Gelido gavettone sulle schiene rossoblù.

Il Sassuolo fa lo scherzetto in rimonta, il Bologna dilapida un patrimonio di due goal di vantaggio in poco più di un quarto d’ora. Al Dall’Ara è fiera dello spettacolo, ma dal tourbillon di emozioni che consacra il secondo posto di De Zerbi la truppa di Mihajlovic esce con le ossa rotte e con il morale sotto i tacchi. Spazzate via le ottime premesse iniziali, nell’ultima mezzora il match del Bologna si trasforma in un calvario infinito. La discreta ispirazione da metà campo in su non può nulla contro una fragilità difensiva che ora assume contorni davvero inquietanti. E la terza sconfitta in quattro gare lancia un primo campanello d’allarme, con la trasferta di Roma contro la Lazio alle porte.

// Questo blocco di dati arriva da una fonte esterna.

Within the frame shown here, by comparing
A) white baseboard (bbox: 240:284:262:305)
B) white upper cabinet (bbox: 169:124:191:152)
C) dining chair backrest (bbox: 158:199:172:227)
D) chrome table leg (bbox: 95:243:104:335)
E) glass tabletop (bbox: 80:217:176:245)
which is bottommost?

Stati d’animo opposti per Bologna e Sassuolo, se i rossoblù devono cancellare Benevento ecco che invece i ragazzi di De Zerbi provano a confermarsi i piani alti dopo un trittico iniziale sontuoso (due vittorie e un pari). Privo tra gli altri dell’infortunato Skov Olsen, Mihajlovic rispolvera Orsolini nel pacchetto offensivo e dà ancora fiducia a Svanberg come partner di Schouten. Traorè è invece la sorpresa nell’undici neroverde, che vede proprio l’ex Empoli al posto di Haraslin (Boga non al meglio parte dalla panchina). Completano la prima linea i tenori Djuricic, Caputo e Berardi. Il Bologna vuole replicare l’approccio deciso e convinto dell’esordio casalingo contro il Parma, l’intenzione si concretizza in fotocopia. E’ il solito Soriano, bomber conclamato di questo inizio di stagione, a siglare il vantaggio con il consueto inserimento nel cuore dell’area: Palacio lascia libero quello spazio e premia il compagno con un assist al bacio, il piattone mancino del n°21 suona come una sentenza inappellabile per Consigli. Non proprio esente da colpe la dormiente difesa del Sassuolo nella circostanza, subito imitata di lì a poco da quella rossoblù. Berardi riceve palla sulla mattonella prediletta, lasciata sguarnita dalla coppia Hickey-Barrow: sinistro felpato all’angolino, Skorupski si distende ma non riesce neppure a sfiorare. Anche per il capitano neroverde, così come per Soriano, è terzo centro stagionale. L’1-1 immediato restituisce fiducia al Sassuolo, già pericoloso in precedenza con una combinazione tra Djuricic e Traorè chiusa da tiro fuori misura di quest’ultimo. Il Bologna si affida invece agli strappi in profondità di Palacio, che nella specialità conferma di avere pochi eguali in giro per il globo e rende complicata la vita a Chiriches. Il nuovo sorpasso rossoblù nasce tuttavia da un’altra splendida trama palla a terra che coinvolge quasi tutto l’attacco. Barrow avvia, Palacio gioca di sponda con Soriano il quale a sua volta imbuca per la percussione di Svanberg; il rasoterra chirurgico dello svedese non dà scampo a Consigli. Il Sassuolo non demorde, Caputo cerca il pareggio ad un soffio dall’intervallo ma dopo aver saltato Tomiyasu va a sbattere sui guantoni provvidenziali di Skorupski. Tecnica, estetica e coraggio: il primo tempo del Bologna si riempie di concetti cari a Mihajlovic.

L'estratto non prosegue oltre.